» EXERCISE:
In the judgment below, recast the paragraph beginning "In its answering affidavit" as a short bulleted list that keeps its main facts.

» ARTICLE:

"""

Rademan v Moqhaka Municipality and Others (173/2011) [2011] ZASCA 244 (1 December 2011)





THE SUPREME COURT OF APPEAL OF SOUTH AFRICA


JUDGMENT



Case no: 173/11


In the matter between:


OLGA RADEMAN Appellant



and



MOQHAKA MUNICIPALITY First Respondent

M A MOKGOSI Second Respondent

M V DUMA Third Respondent

JIMMY MASWANGANYI Fourth Respondent

RUDOLPH MEYER Fifth Respondent



Neutral citation: Rademan v Moqhaka Municipality & others (173/11) [2011] ZASCA 244 (01 December 2011)

Coram: Lewis, Bosielo JJA and Petse AJA


Heard: 16 November 2011

Delivered: 01 December 2011


Summary: Municipality – Powers of a municipality to discontinue supply of electricity to defaulters – Appellant refusing to pay rates and taxes – Respondent justified in disconnecting appellant’s electricity supply without a court order.




ORDER



On appeal from: Free State High Court, Bloemfontein (Jordaan J and Khan AJ sitting as court of appeal):


The appeal is dismissed with costs.


________________________________________________________________


JUDGMENT

________________________________________________________________


BOSIELO JA (Lewis JA and Petse AJA concurring):


[1] The appellant is a resident of No 1 Panorama Park, Kroonstad, which falls within the first respondent’s jurisdiction. The first respondent is a municipality duly incorporated in terms of s 12 of the Local Government: Municipal Structures Act 117 of 1998 (the Municipal Structures Act). The second to fifth respondents are officials of the municipality. The appellant is a member of an association called Moqhaka Ratepayers and Residents Association. The appellant failed to pay her taxes and levies. On 17 August 2009, the municipality disconnected the electricity supply to the appellant because of her failure to pay. This was done without any court order. The appellant successfully launched an urgent application for the restoration of her electricity supply which was granted by the magistrates’ court, Kroonstad. The appeal against this order by the first respondent to the Free State High Court, Bloemfontein was successful. The appeal to this court is with the leave of the high court.


[2] A brief account of the salient facts will suffice. The appellant, together with other residents of the municipality, are members of the Moqhaka Ratepayers and Residents Association. This is an organisation which comprised residents who claimed to be unhappy with the municipal services rendered by the municipality. As a means of getting the respondent to attend to their various complaints, which included alleged poor service delivery, they decided to withhold payments of their rates and taxes. It is not clear from the papers when they stopped their payments. However, they continued to pay for their other municipal services like water and sanitation, electricity and refuse removal. Notwithstanding various demands for payment, the appellant persisted in her refusal to pay taxes and levies. Inevitably, this impasse culminated in the first respondent discontinuing any further supply of electricity to her. Hence this case.


[3] In its answering affidavit, the municipality admitted having disconnected the supply of electricity to the appellant. However, it denied that such disconnection was unlawful. The municipality cited as legal justification for the disconnection the fact that, notwithstanding lawful demand, the appellant refused to pay her rates and taxes. These taxes were said to be in arrears in the amount of R2 986.96. The municipality admitted that the appellant’s accounts relating to other municipal services like electricity, water, sanitation, and refuse removal were up to date.

"""

» RECORDS PROVIDED:
"""

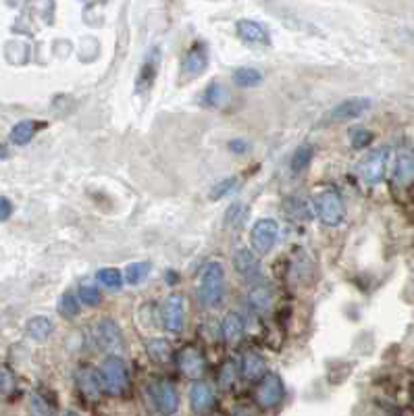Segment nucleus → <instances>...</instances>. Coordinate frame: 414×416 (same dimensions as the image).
<instances>
[{
	"label": "nucleus",
	"instance_id": "1",
	"mask_svg": "<svg viewBox=\"0 0 414 416\" xmlns=\"http://www.w3.org/2000/svg\"><path fill=\"white\" fill-rule=\"evenodd\" d=\"M225 294V271L223 264L213 260L208 262L198 279V300L206 308H215L221 304Z\"/></svg>",
	"mask_w": 414,
	"mask_h": 416
},
{
	"label": "nucleus",
	"instance_id": "2",
	"mask_svg": "<svg viewBox=\"0 0 414 416\" xmlns=\"http://www.w3.org/2000/svg\"><path fill=\"white\" fill-rule=\"evenodd\" d=\"M98 379H100L102 391H107L111 396L125 394V389L129 385V375H127L125 362L119 356L105 358L100 364V370H98Z\"/></svg>",
	"mask_w": 414,
	"mask_h": 416
},
{
	"label": "nucleus",
	"instance_id": "3",
	"mask_svg": "<svg viewBox=\"0 0 414 416\" xmlns=\"http://www.w3.org/2000/svg\"><path fill=\"white\" fill-rule=\"evenodd\" d=\"M314 208H316V217L327 227H338L344 221V217H346L344 200H342L340 192H335V189L321 192L314 198Z\"/></svg>",
	"mask_w": 414,
	"mask_h": 416
},
{
	"label": "nucleus",
	"instance_id": "4",
	"mask_svg": "<svg viewBox=\"0 0 414 416\" xmlns=\"http://www.w3.org/2000/svg\"><path fill=\"white\" fill-rule=\"evenodd\" d=\"M389 159H392V152L389 148H377L373 152H368L360 163H358V175L364 183L368 185H377L381 183L385 173H387V167H389Z\"/></svg>",
	"mask_w": 414,
	"mask_h": 416
},
{
	"label": "nucleus",
	"instance_id": "5",
	"mask_svg": "<svg viewBox=\"0 0 414 416\" xmlns=\"http://www.w3.org/2000/svg\"><path fill=\"white\" fill-rule=\"evenodd\" d=\"M279 238V225L273 219H260L254 223L252 232H250V246L254 250V254H269L275 246V241Z\"/></svg>",
	"mask_w": 414,
	"mask_h": 416
},
{
	"label": "nucleus",
	"instance_id": "6",
	"mask_svg": "<svg viewBox=\"0 0 414 416\" xmlns=\"http://www.w3.org/2000/svg\"><path fill=\"white\" fill-rule=\"evenodd\" d=\"M286 396V387H283V381L279 375L275 373H267L260 381V387L256 391V400L262 408H275L281 404Z\"/></svg>",
	"mask_w": 414,
	"mask_h": 416
},
{
	"label": "nucleus",
	"instance_id": "7",
	"mask_svg": "<svg viewBox=\"0 0 414 416\" xmlns=\"http://www.w3.org/2000/svg\"><path fill=\"white\" fill-rule=\"evenodd\" d=\"M94 342L102 352H113L123 346V337H121V329L117 327L115 321L111 318H102L94 325Z\"/></svg>",
	"mask_w": 414,
	"mask_h": 416
},
{
	"label": "nucleus",
	"instance_id": "8",
	"mask_svg": "<svg viewBox=\"0 0 414 416\" xmlns=\"http://www.w3.org/2000/svg\"><path fill=\"white\" fill-rule=\"evenodd\" d=\"M150 396L156 404V408L163 415L171 416L178 412L179 408V398L175 387L169 381H156L154 385H150Z\"/></svg>",
	"mask_w": 414,
	"mask_h": 416
},
{
	"label": "nucleus",
	"instance_id": "9",
	"mask_svg": "<svg viewBox=\"0 0 414 416\" xmlns=\"http://www.w3.org/2000/svg\"><path fill=\"white\" fill-rule=\"evenodd\" d=\"M183 321H185V304L183 296H169L163 304V325L167 331L179 333L183 329Z\"/></svg>",
	"mask_w": 414,
	"mask_h": 416
},
{
	"label": "nucleus",
	"instance_id": "10",
	"mask_svg": "<svg viewBox=\"0 0 414 416\" xmlns=\"http://www.w3.org/2000/svg\"><path fill=\"white\" fill-rule=\"evenodd\" d=\"M368 109H370V100H368V98L354 96V98H348V100L340 102V105L331 111V121L342 123V121L358 119V117L364 115Z\"/></svg>",
	"mask_w": 414,
	"mask_h": 416
},
{
	"label": "nucleus",
	"instance_id": "11",
	"mask_svg": "<svg viewBox=\"0 0 414 416\" xmlns=\"http://www.w3.org/2000/svg\"><path fill=\"white\" fill-rule=\"evenodd\" d=\"M178 364L181 373L189 379H200L206 370L204 356L196 348H183L178 354Z\"/></svg>",
	"mask_w": 414,
	"mask_h": 416
},
{
	"label": "nucleus",
	"instance_id": "12",
	"mask_svg": "<svg viewBox=\"0 0 414 416\" xmlns=\"http://www.w3.org/2000/svg\"><path fill=\"white\" fill-rule=\"evenodd\" d=\"M237 36L243 42L250 44H269V29L267 25L258 23V21H250V19H241L236 23Z\"/></svg>",
	"mask_w": 414,
	"mask_h": 416
},
{
	"label": "nucleus",
	"instance_id": "13",
	"mask_svg": "<svg viewBox=\"0 0 414 416\" xmlns=\"http://www.w3.org/2000/svg\"><path fill=\"white\" fill-rule=\"evenodd\" d=\"M206 67H208V55L202 44L194 46L181 62V71L185 77H200L206 71Z\"/></svg>",
	"mask_w": 414,
	"mask_h": 416
},
{
	"label": "nucleus",
	"instance_id": "14",
	"mask_svg": "<svg viewBox=\"0 0 414 416\" xmlns=\"http://www.w3.org/2000/svg\"><path fill=\"white\" fill-rule=\"evenodd\" d=\"M75 381H77V387L79 391L88 398V400H98L102 387H100V379H98V373L90 366H81L77 373H75Z\"/></svg>",
	"mask_w": 414,
	"mask_h": 416
},
{
	"label": "nucleus",
	"instance_id": "15",
	"mask_svg": "<svg viewBox=\"0 0 414 416\" xmlns=\"http://www.w3.org/2000/svg\"><path fill=\"white\" fill-rule=\"evenodd\" d=\"M213 400H215V394H213V389L206 383L198 381V383L192 385V389H189V406H192V410L196 415L206 412L213 406Z\"/></svg>",
	"mask_w": 414,
	"mask_h": 416
},
{
	"label": "nucleus",
	"instance_id": "16",
	"mask_svg": "<svg viewBox=\"0 0 414 416\" xmlns=\"http://www.w3.org/2000/svg\"><path fill=\"white\" fill-rule=\"evenodd\" d=\"M394 179L398 185H408L414 181V152L410 150H400L396 156V167H394Z\"/></svg>",
	"mask_w": 414,
	"mask_h": 416
},
{
	"label": "nucleus",
	"instance_id": "17",
	"mask_svg": "<svg viewBox=\"0 0 414 416\" xmlns=\"http://www.w3.org/2000/svg\"><path fill=\"white\" fill-rule=\"evenodd\" d=\"M241 375L248 381H258L267 375V360L256 352H246L241 358Z\"/></svg>",
	"mask_w": 414,
	"mask_h": 416
},
{
	"label": "nucleus",
	"instance_id": "18",
	"mask_svg": "<svg viewBox=\"0 0 414 416\" xmlns=\"http://www.w3.org/2000/svg\"><path fill=\"white\" fill-rule=\"evenodd\" d=\"M234 267H236L237 273L243 275V277H254L260 271L256 254L248 248H237L236 254H234Z\"/></svg>",
	"mask_w": 414,
	"mask_h": 416
},
{
	"label": "nucleus",
	"instance_id": "19",
	"mask_svg": "<svg viewBox=\"0 0 414 416\" xmlns=\"http://www.w3.org/2000/svg\"><path fill=\"white\" fill-rule=\"evenodd\" d=\"M221 333L227 344H232V346L237 344L243 335V318L237 312H227L221 323Z\"/></svg>",
	"mask_w": 414,
	"mask_h": 416
},
{
	"label": "nucleus",
	"instance_id": "20",
	"mask_svg": "<svg viewBox=\"0 0 414 416\" xmlns=\"http://www.w3.org/2000/svg\"><path fill=\"white\" fill-rule=\"evenodd\" d=\"M25 333L34 342H46L53 333V321L48 316H34V318L27 321Z\"/></svg>",
	"mask_w": 414,
	"mask_h": 416
},
{
	"label": "nucleus",
	"instance_id": "21",
	"mask_svg": "<svg viewBox=\"0 0 414 416\" xmlns=\"http://www.w3.org/2000/svg\"><path fill=\"white\" fill-rule=\"evenodd\" d=\"M42 127V123H36V121H19L13 129H11V142L15 146H25L27 142L34 140L36 131Z\"/></svg>",
	"mask_w": 414,
	"mask_h": 416
},
{
	"label": "nucleus",
	"instance_id": "22",
	"mask_svg": "<svg viewBox=\"0 0 414 416\" xmlns=\"http://www.w3.org/2000/svg\"><path fill=\"white\" fill-rule=\"evenodd\" d=\"M248 304H250V308L254 312L265 314V312H269V308L273 304V294H271V290L267 286H256L248 294Z\"/></svg>",
	"mask_w": 414,
	"mask_h": 416
},
{
	"label": "nucleus",
	"instance_id": "23",
	"mask_svg": "<svg viewBox=\"0 0 414 416\" xmlns=\"http://www.w3.org/2000/svg\"><path fill=\"white\" fill-rule=\"evenodd\" d=\"M146 352H148L150 360L156 362V364H167V362L171 360V356H173L171 344H169L167 340H161V337L148 340V342H146Z\"/></svg>",
	"mask_w": 414,
	"mask_h": 416
},
{
	"label": "nucleus",
	"instance_id": "24",
	"mask_svg": "<svg viewBox=\"0 0 414 416\" xmlns=\"http://www.w3.org/2000/svg\"><path fill=\"white\" fill-rule=\"evenodd\" d=\"M232 79L239 88H256L262 81V73L254 67H239L234 71Z\"/></svg>",
	"mask_w": 414,
	"mask_h": 416
},
{
	"label": "nucleus",
	"instance_id": "25",
	"mask_svg": "<svg viewBox=\"0 0 414 416\" xmlns=\"http://www.w3.org/2000/svg\"><path fill=\"white\" fill-rule=\"evenodd\" d=\"M227 100H229V92H227V88H225L223 83H219V81H213V83L206 88V92H204V102H206L208 107H223Z\"/></svg>",
	"mask_w": 414,
	"mask_h": 416
},
{
	"label": "nucleus",
	"instance_id": "26",
	"mask_svg": "<svg viewBox=\"0 0 414 416\" xmlns=\"http://www.w3.org/2000/svg\"><path fill=\"white\" fill-rule=\"evenodd\" d=\"M96 279H98V283H102L111 292H119L123 288V275H121L119 269H111V267L109 269H100Z\"/></svg>",
	"mask_w": 414,
	"mask_h": 416
},
{
	"label": "nucleus",
	"instance_id": "27",
	"mask_svg": "<svg viewBox=\"0 0 414 416\" xmlns=\"http://www.w3.org/2000/svg\"><path fill=\"white\" fill-rule=\"evenodd\" d=\"M148 273H150V262H131L125 267V281L129 286H140L144 277H148Z\"/></svg>",
	"mask_w": 414,
	"mask_h": 416
},
{
	"label": "nucleus",
	"instance_id": "28",
	"mask_svg": "<svg viewBox=\"0 0 414 416\" xmlns=\"http://www.w3.org/2000/svg\"><path fill=\"white\" fill-rule=\"evenodd\" d=\"M312 156H314V148H312L310 144L298 146V150L294 152V156H292V171H294V173H302V171L310 165Z\"/></svg>",
	"mask_w": 414,
	"mask_h": 416
},
{
	"label": "nucleus",
	"instance_id": "29",
	"mask_svg": "<svg viewBox=\"0 0 414 416\" xmlns=\"http://www.w3.org/2000/svg\"><path fill=\"white\" fill-rule=\"evenodd\" d=\"M29 416H57L53 404L42 394L29 396Z\"/></svg>",
	"mask_w": 414,
	"mask_h": 416
},
{
	"label": "nucleus",
	"instance_id": "30",
	"mask_svg": "<svg viewBox=\"0 0 414 416\" xmlns=\"http://www.w3.org/2000/svg\"><path fill=\"white\" fill-rule=\"evenodd\" d=\"M59 312L60 316H65V318H75L77 316V312H79V302H77V297L73 296L71 292H65L62 296L59 297Z\"/></svg>",
	"mask_w": 414,
	"mask_h": 416
},
{
	"label": "nucleus",
	"instance_id": "31",
	"mask_svg": "<svg viewBox=\"0 0 414 416\" xmlns=\"http://www.w3.org/2000/svg\"><path fill=\"white\" fill-rule=\"evenodd\" d=\"M77 294H79V300H81L84 304H88V306H96V304L100 302V290H98V286L92 283V281H84V283L79 286Z\"/></svg>",
	"mask_w": 414,
	"mask_h": 416
},
{
	"label": "nucleus",
	"instance_id": "32",
	"mask_svg": "<svg viewBox=\"0 0 414 416\" xmlns=\"http://www.w3.org/2000/svg\"><path fill=\"white\" fill-rule=\"evenodd\" d=\"M243 221H246V206L239 204V202L232 204V206L227 208V213H225V225L237 229V227L243 225Z\"/></svg>",
	"mask_w": 414,
	"mask_h": 416
},
{
	"label": "nucleus",
	"instance_id": "33",
	"mask_svg": "<svg viewBox=\"0 0 414 416\" xmlns=\"http://www.w3.org/2000/svg\"><path fill=\"white\" fill-rule=\"evenodd\" d=\"M236 187H237V179L236 177L223 179V181H219V183H215V185H213V189L208 192V198L217 202V200L225 198L227 194H232V192H234Z\"/></svg>",
	"mask_w": 414,
	"mask_h": 416
},
{
	"label": "nucleus",
	"instance_id": "34",
	"mask_svg": "<svg viewBox=\"0 0 414 416\" xmlns=\"http://www.w3.org/2000/svg\"><path fill=\"white\" fill-rule=\"evenodd\" d=\"M370 142H373V133H370L368 129H364V127H356V129L350 131V144L354 146L356 150L366 148Z\"/></svg>",
	"mask_w": 414,
	"mask_h": 416
},
{
	"label": "nucleus",
	"instance_id": "35",
	"mask_svg": "<svg viewBox=\"0 0 414 416\" xmlns=\"http://www.w3.org/2000/svg\"><path fill=\"white\" fill-rule=\"evenodd\" d=\"M236 375H237L236 362H234V360H227V362H225V366L221 368V375H219V383H221V387L229 389V387L234 385V381H236Z\"/></svg>",
	"mask_w": 414,
	"mask_h": 416
},
{
	"label": "nucleus",
	"instance_id": "36",
	"mask_svg": "<svg viewBox=\"0 0 414 416\" xmlns=\"http://www.w3.org/2000/svg\"><path fill=\"white\" fill-rule=\"evenodd\" d=\"M13 387H15V377H13V373H11L4 364H0V396L11 394Z\"/></svg>",
	"mask_w": 414,
	"mask_h": 416
},
{
	"label": "nucleus",
	"instance_id": "37",
	"mask_svg": "<svg viewBox=\"0 0 414 416\" xmlns=\"http://www.w3.org/2000/svg\"><path fill=\"white\" fill-rule=\"evenodd\" d=\"M13 215V204L8 198L0 196V221H6L8 217Z\"/></svg>",
	"mask_w": 414,
	"mask_h": 416
},
{
	"label": "nucleus",
	"instance_id": "38",
	"mask_svg": "<svg viewBox=\"0 0 414 416\" xmlns=\"http://www.w3.org/2000/svg\"><path fill=\"white\" fill-rule=\"evenodd\" d=\"M248 148H250V144H248V142H243V140H232V142H229V150H232V152H236V154H243V152H248Z\"/></svg>",
	"mask_w": 414,
	"mask_h": 416
},
{
	"label": "nucleus",
	"instance_id": "39",
	"mask_svg": "<svg viewBox=\"0 0 414 416\" xmlns=\"http://www.w3.org/2000/svg\"><path fill=\"white\" fill-rule=\"evenodd\" d=\"M167 279H169V286H175V281L179 279V275H175L173 271H169V273H167Z\"/></svg>",
	"mask_w": 414,
	"mask_h": 416
},
{
	"label": "nucleus",
	"instance_id": "40",
	"mask_svg": "<svg viewBox=\"0 0 414 416\" xmlns=\"http://www.w3.org/2000/svg\"><path fill=\"white\" fill-rule=\"evenodd\" d=\"M6 156H8V150L0 144V161H2V159H6Z\"/></svg>",
	"mask_w": 414,
	"mask_h": 416
},
{
	"label": "nucleus",
	"instance_id": "41",
	"mask_svg": "<svg viewBox=\"0 0 414 416\" xmlns=\"http://www.w3.org/2000/svg\"><path fill=\"white\" fill-rule=\"evenodd\" d=\"M234 416H250V415H248V412H236Z\"/></svg>",
	"mask_w": 414,
	"mask_h": 416
},
{
	"label": "nucleus",
	"instance_id": "42",
	"mask_svg": "<svg viewBox=\"0 0 414 416\" xmlns=\"http://www.w3.org/2000/svg\"><path fill=\"white\" fill-rule=\"evenodd\" d=\"M65 416H79L77 412H65Z\"/></svg>",
	"mask_w": 414,
	"mask_h": 416
}]
</instances>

"""

» SOLVED EXERCISE:
- The municipality admitted disconnecting the appellant's electricity supply but denied that this was unlawful.
- Its justification was that the appellant refused to pay her rates and taxes despite lawful demand.
- Those taxes were said to be R2 986.96 in arrears.
- The municipality admitted that her accounts for electricity, water, sanitation and refuse removal were up to date.